Memes Classification Project

Meme analysis has become the essential research topic. It contains both graphic representation and embedded text description, and often carries more than one message spreading emotional influences on every single individual who read that meme. In this project, I propose the Memotion Multimodal Model (M4 Model) for humor detection on memotion dataset. [Codes]

project1_overview

Details

  • The main task of this project is multimodal binary classification of memotion dataset [1].
  • Given the visual and textual information of each meme, the target is to know whether the given meme is humorous or non-humorous.
  • Memotion dataset consists of 6,992 and 2,000 memes of training and test set.

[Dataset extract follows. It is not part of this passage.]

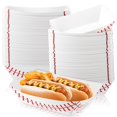 thumbnail image 1 of Bandejas desechables para comida Roshtia Baseball Party, 2 libras (paquete de 100), 1 of 6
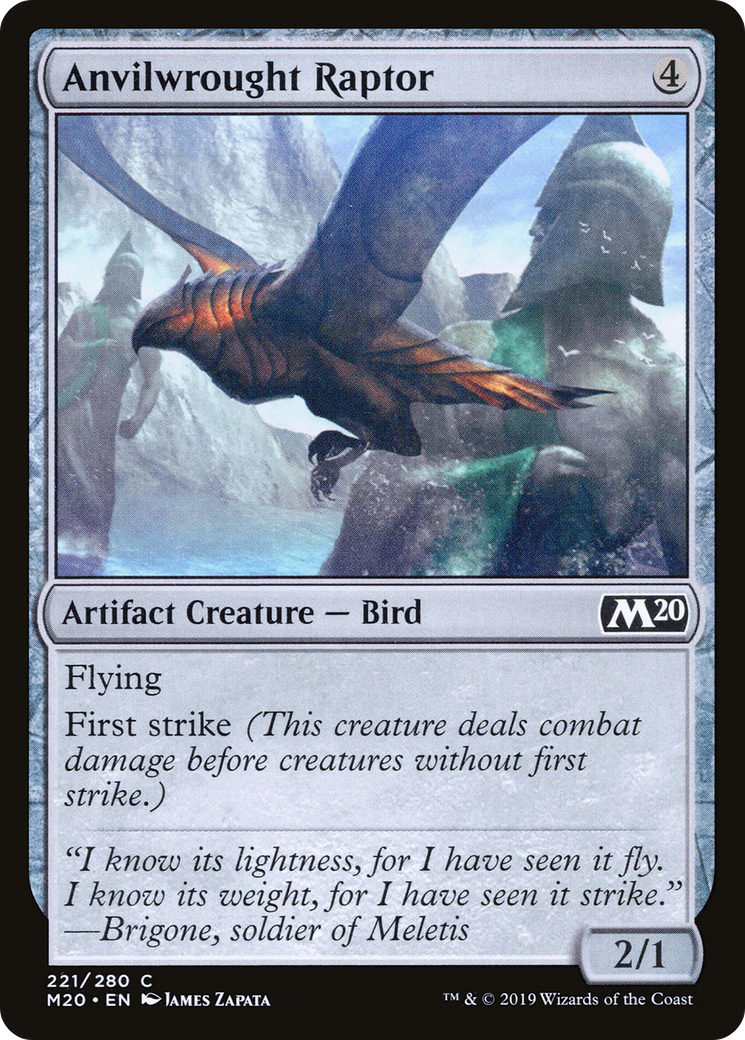 Anvilwrought Raptor (M20-221) Foil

  • There are three highlights of contributions of M4 model.
  • Visuo-Lingual Extractor: Uses VGG16 to learn visual feature, and ALBERT transformer to extract textual feature of embeded text of an image.
  • Multimodal Feature Fusion: Applies Gated Multimodal Layer (GML) [3] to combine two sets of features vectors.
  • Pretrained Transformer: Incorporates a transfer-learning technique to firstly train a ALBERT model by text dataset [2], and migrate it to M4.



  • Uses Huggingface library [4] for developing most of the componts, e.g., dataset, model network, training and test process.
  • Designs different methods for multimodal fusion.
  • Provides both the pretraining of ALBERT and transfer-learning of M4 in our code.